Cewek itu melotot. Dia tak terima dengan perkataan Zega barusan, baru saja dia akan membalas ucapan Zega dengan seribu macam makian plus umpatan, Zega sudah berlalu dan memilih menghampiri Zena.

Cewek itu menatap sinis Zega yang kini sedang membelah kerumunan untuk memberi akses untuk dia berjalan.

"Halah, Zega mah cowok kardus buktinya dia sama Zena aja modus," ucap cewek itu ketika melihat Zega yang menggenggam tangan Zena. "Masih mending cowok gue lah, biarpun dia mukanya kayak tempe mendoan, tapi dia tetep setia sama gue sekalipun udah pernah gue selingkuhin sih."

Sedangkan disisi lain, Zena mengernyit heran saat merasakan tangannya seperti digenggam seseorang, lalu dia menoleh dan mendapati Zega yang kini sedang tersenyum lebar.

"Gak baik cewek cantik kayak lo marah-marah, nanti ada kerutan di dahi, sekitar mata dan pipi. Gue gak mau lo tua sebelum waktunya." Zega mengacak rambut Zena dengan gemas.

Belum sempat Zena ingin membalas perkataan Zega, tangannya sudah terlebih dahulu ditarik oleh Zega.

Zena menggeram kesal.

Bisakah Zena melenyapkan cowok yang bernama Zega itu dengan cara menenggelamkan nya di Segitiga Bermuda? Atau memutilasi tubuh Zega menjadi beberapa bagian dan membuangnya di penangkaran buaya?

Mungkin Zena akan memilih opsi yang kedua, secara itulah hal yang paling gampang dilakukan.

"Sekarang lo duduk dulu, tunggu bentar." Zega meninggalkan Zena yang kini mendengus kesal. Dengan amat terpaksa Zena mendudukkan tubuhnya di kursi sembari menunggu Zega yang entah pergi kemana.

Tak lama Zega kembali dengan tangan yang membawa kantong plastik yang berisi berbagai macam minuman dan cemilan untuk Zena, lalu memberikan kantong itu kepada Zena namun, Zena tak mengambil kantong itu dan memilih untuk diam. Zega menarik nafasnya sabar lalu duduk di samping Zena kepalanya bergerak menghadap Zena dengan mata yang terus menatap Zena dengan seribu pertanyaan.

Merasa terus ditatap oleh Zega, Zena membuang muka kesembarang arah. Zega tersenyum kecil sambil terkekeh.

"Jangan marah-marah terus, semua masalah gak bisa diselesaikan dengan cara marah-marah," ucap Zega lembut.

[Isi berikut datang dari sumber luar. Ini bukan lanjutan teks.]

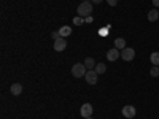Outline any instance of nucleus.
I'll use <instances>...</instances> for the list:
<instances>
[{
  "instance_id": "f257e3e1",
  "label": "nucleus",
  "mask_w": 159,
  "mask_h": 119,
  "mask_svg": "<svg viewBox=\"0 0 159 119\" xmlns=\"http://www.w3.org/2000/svg\"><path fill=\"white\" fill-rule=\"evenodd\" d=\"M76 13H78V16H81L83 19H86L88 16L92 15V3L89 2V0L81 2V3L78 5V8H76Z\"/></svg>"
},
{
  "instance_id": "f03ea898",
  "label": "nucleus",
  "mask_w": 159,
  "mask_h": 119,
  "mask_svg": "<svg viewBox=\"0 0 159 119\" xmlns=\"http://www.w3.org/2000/svg\"><path fill=\"white\" fill-rule=\"evenodd\" d=\"M86 65L84 64H75L73 67H72V75L75 76V78H83L84 75H86Z\"/></svg>"
},
{
  "instance_id": "7ed1b4c3",
  "label": "nucleus",
  "mask_w": 159,
  "mask_h": 119,
  "mask_svg": "<svg viewBox=\"0 0 159 119\" xmlns=\"http://www.w3.org/2000/svg\"><path fill=\"white\" fill-rule=\"evenodd\" d=\"M84 78H86V83H88V84L94 86V84L97 83L99 73H97L96 70H88V72H86V75H84Z\"/></svg>"
},
{
  "instance_id": "20e7f679",
  "label": "nucleus",
  "mask_w": 159,
  "mask_h": 119,
  "mask_svg": "<svg viewBox=\"0 0 159 119\" xmlns=\"http://www.w3.org/2000/svg\"><path fill=\"white\" fill-rule=\"evenodd\" d=\"M121 57H123V60H126V62L134 60V57H135V49H132V48H124V49L121 51Z\"/></svg>"
},
{
  "instance_id": "39448f33",
  "label": "nucleus",
  "mask_w": 159,
  "mask_h": 119,
  "mask_svg": "<svg viewBox=\"0 0 159 119\" xmlns=\"http://www.w3.org/2000/svg\"><path fill=\"white\" fill-rule=\"evenodd\" d=\"M123 116L124 117H127V119H130V117H134L135 114H137V110L134 108V107H132V105H126V107L123 108Z\"/></svg>"
},
{
  "instance_id": "423d86ee",
  "label": "nucleus",
  "mask_w": 159,
  "mask_h": 119,
  "mask_svg": "<svg viewBox=\"0 0 159 119\" xmlns=\"http://www.w3.org/2000/svg\"><path fill=\"white\" fill-rule=\"evenodd\" d=\"M65 48H67V40H65L64 37H61V38H57V40H54V49H56L57 52H61V51H64Z\"/></svg>"
},
{
  "instance_id": "0eeeda50",
  "label": "nucleus",
  "mask_w": 159,
  "mask_h": 119,
  "mask_svg": "<svg viewBox=\"0 0 159 119\" xmlns=\"http://www.w3.org/2000/svg\"><path fill=\"white\" fill-rule=\"evenodd\" d=\"M80 114H81L83 117H91L92 116V105L91 103H84L81 110H80Z\"/></svg>"
},
{
  "instance_id": "6e6552de",
  "label": "nucleus",
  "mask_w": 159,
  "mask_h": 119,
  "mask_svg": "<svg viewBox=\"0 0 159 119\" xmlns=\"http://www.w3.org/2000/svg\"><path fill=\"white\" fill-rule=\"evenodd\" d=\"M118 57H121V51H119L118 48H111V49H108V52H107V59L108 60H116Z\"/></svg>"
},
{
  "instance_id": "1a4fd4ad",
  "label": "nucleus",
  "mask_w": 159,
  "mask_h": 119,
  "mask_svg": "<svg viewBox=\"0 0 159 119\" xmlns=\"http://www.w3.org/2000/svg\"><path fill=\"white\" fill-rule=\"evenodd\" d=\"M10 92H11L13 95H19L21 92H22V84H19V83L11 84V86H10Z\"/></svg>"
},
{
  "instance_id": "9d476101",
  "label": "nucleus",
  "mask_w": 159,
  "mask_h": 119,
  "mask_svg": "<svg viewBox=\"0 0 159 119\" xmlns=\"http://www.w3.org/2000/svg\"><path fill=\"white\" fill-rule=\"evenodd\" d=\"M59 33H61V37H69V35H72V27L70 25H62V27L59 29Z\"/></svg>"
},
{
  "instance_id": "9b49d317",
  "label": "nucleus",
  "mask_w": 159,
  "mask_h": 119,
  "mask_svg": "<svg viewBox=\"0 0 159 119\" xmlns=\"http://www.w3.org/2000/svg\"><path fill=\"white\" fill-rule=\"evenodd\" d=\"M84 65H86L88 70H94L97 64H96V60L92 59V57H86V59H84Z\"/></svg>"
},
{
  "instance_id": "f8f14e48",
  "label": "nucleus",
  "mask_w": 159,
  "mask_h": 119,
  "mask_svg": "<svg viewBox=\"0 0 159 119\" xmlns=\"http://www.w3.org/2000/svg\"><path fill=\"white\" fill-rule=\"evenodd\" d=\"M157 18H159V10H150V13H148V21L154 22V21H157Z\"/></svg>"
},
{
  "instance_id": "ddd939ff",
  "label": "nucleus",
  "mask_w": 159,
  "mask_h": 119,
  "mask_svg": "<svg viewBox=\"0 0 159 119\" xmlns=\"http://www.w3.org/2000/svg\"><path fill=\"white\" fill-rule=\"evenodd\" d=\"M115 48H118V49H124L126 48V40L124 38H116L115 40Z\"/></svg>"
},
{
  "instance_id": "4468645a",
  "label": "nucleus",
  "mask_w": 159,
  "mask_h": 119,
  "mask_svg": "<svg viewBox=\"0 0 159 119\" xmlns=\"http://www.w3.org/2000/svg\"><path fill=\"white\" fill-rule=\"evenodd\" d=\"M94 70H96L99 75H102V73H105V72H107V65H105V64H97Z\"/></svg>"
},
{
  "instance_id": "2eb2a0df",
  "label": "nucleus",
  "mask_w": 159,
  "mask_h": 119,
  "mask_svg": "<svg viewBox=\"0 0 159 119\" xmlns=\"http://www.w3.org/2000/svg\"><path fill=\"white\" fill-rule=\"evenodd\" d=\"M150 60H151L153 65H157L159 67V52H153V54L150 56Z\"/></svg>"
},
{
  "instance_id": "dca6fc26",
  "label": "nucleus",
  "mask_w": 159,
  "mask_h": 119,
  "mask_svg": "<svg viewBox=\"0 0 159 119\" xmlns=\"http://www.w3.org/2000/svg\"><path fill=\"white\" fill-rule=\"evenodd\" d=\"M150 75H151L153 78H156V76H159V67H157V65H153V68H151V72H150Z\"/></svg>"
},
{
  "instance_id": "f3484780",
  "label": "nucleus",
  "mask_w": 159,
  "mask_h": 119,
  "mask_svg": "<svg viewBox=\"0 0 159 119\" xmlns=\"http://www.w3.org/2000/svg\"><path fill=\"white\" fill-rule=\"evenodd\" d=\"M73 24L75 25H81V24H84V19L81 16H76V18H73Z\"/></svg>"
},
{
  "instance_id": "a211bd4d",
  "label": "nucleus",
  "mask_w": 159,
  "mask_h": 119,
  "mask_svg": "<svg viewBox=\"0 0 159 119\" xmlns=\"http://www.w3.org/2000/svg\"><path fill=\"white\" fill-rule=\"evenodd\" d=\"M51 37L54 38V40H57V38H61V33H59V30H56V32H52L51 33Z\"/></svg>"
},
{
  "instance_id": "6ab92c4d",
  "label": "nucleus",
  "mask_w": 159,
  "mask_h": 119,
  "mask_svg": "<svg viewBox=\"0 0 159 119\" xmlns=\"http://www.w3.org/2000/svg\"><path fill=\"white\" fill-rule=\"evenodd\" d=\"M107 2H108L110 7H116L118 5V0H107Z\"/></svg>"
},
{
  "instance_id": "aec40b11",
  "label": "nucleus",
  "mask_w": 159,
  "mask_h": 119,
  "mask_svg": "<svg viewBox=\"0 0 159 119\" xmlns=\"http://www.w3.org/2000/svg\"><path fill=\"white\" fill-rule=\"evenodd\" d=\"M84 22H86V24H91V22H92V16H88V18L84 19Z\"/></svg>"
},
{
  "instance_id": "412c9836",
  "label": "nucleus",
  "mask_w": 159,
  "mask_h": 119,
  "mask_svg": "<svg viewBox=\"0 0 159 119\" xmlns=\"http://www.w3.org/2000/svg\"><path fill=\"white\" fill-rule=\"evenodd\" d=\"M153 7L159 8V0H153Z\"/></svg>"
},
{
  "instance_id": "4be33fe9",
  "label": "nucleus",
  "mask_w": 159,
  "mask_h": 119,
  "mask_svg": "<svg viewBox=\"0 0 159 119\" xmlns=\"http://www.w3.org/2000/svg\"><path fill=\"white\" fill-rule=\"evenodd\" d=\"M89 2H91V3H102L103 0H89Z\"/></svg>"
},
{
  "instance_id": "5701e85b",
  "label": "nucleus",
  "mask_w": 159,
  "mask_h": 119,
  "mask_svg": "<svg viewBox=\"0 0 159 119\" xmlns=\"http://www.w3.org/2000/svg\"><path fill=\"white\" fill-rule=\"evenodd\" d=\"M84 119H92V117H84Z\"/></svg>"
},
{
  "instance_id": "b1692460",
  "label": "nucleus",
  "mask_w": 159,
  "mask_h": 119,
  "mask_svg": "<svg viewBox=\"0 0 159 119\" xmlns=\"http://www.w3.org/2000/svg\"><path fill=\"white\" fill-rule=\"evenodd\" d=\"M83 2H86V0H83Z\"/></svg>"
},
{
  "instance_id": "393cba45",
  "label": "nucleus",
  "mask_w": 159,
  "mask_h": 119,
  "mask_svg": "<svg viewBox=\"0 0 159 119\" xmlns=\"http://www.w3.org/2000/svg\"><path fill=\"white\" fill-rule=\"evenodd\" d=\"M157 10H159V8H157Z\"/></svg>"
}]
</instances>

Jujur, di dalam benaknya ingin sekali cowok itu menanyakan semua yang ada di kepalanya namun melihat keadaan Zena yang seperti itu Zega memilih mengurungkan niatnya dan menenangkan gadis itu.

"Sejak kapan cowok kayak lo bijak?" ketus Zena singkat.

"Sejak kapan ya?" tanya Zega pura-pura bingung. "Sejak aku belajar mencintai kamu."

"Gombal."

"Gak papa deh dikatain gombal, asalkan kalau kita nikah nanti aku janji gak bakal kasih kamu sekedar gombalan, tapi seluruh jiwa dan ragaku juga aku kasih ke kamu."

"Alay."

"Gak papa alay, yang penting ganteng."

Mendengar itu Zena memutar bola matanya malas. Percaya diri Zega sudah melebihi batas normal, dan itu sedikit membuat Zena khawatir kalau Zega punya gangguan saraf otak.

"Zen, lo dipanggil ke ruang Kepala Sekolah," ucap seorang siswa membuat fokus mereka teralihkan. Terutama Zena yang bingung, mengapa dia dipanggil?

"Zena doang nih? Gue nya enggak?" tanya Zega yang dibalas gelengan pelan oleh siswa itu. "Harusnya yang dipanggil tuh gue sama Zena, secara kita kan couple ZenEga."

"ZenEga?" siswa itu mengernyit bingung.

"Iya, Zena dan Zega. Pasangan paling romantis pada abad ke 22," balas Zega dengan alis naik-turun.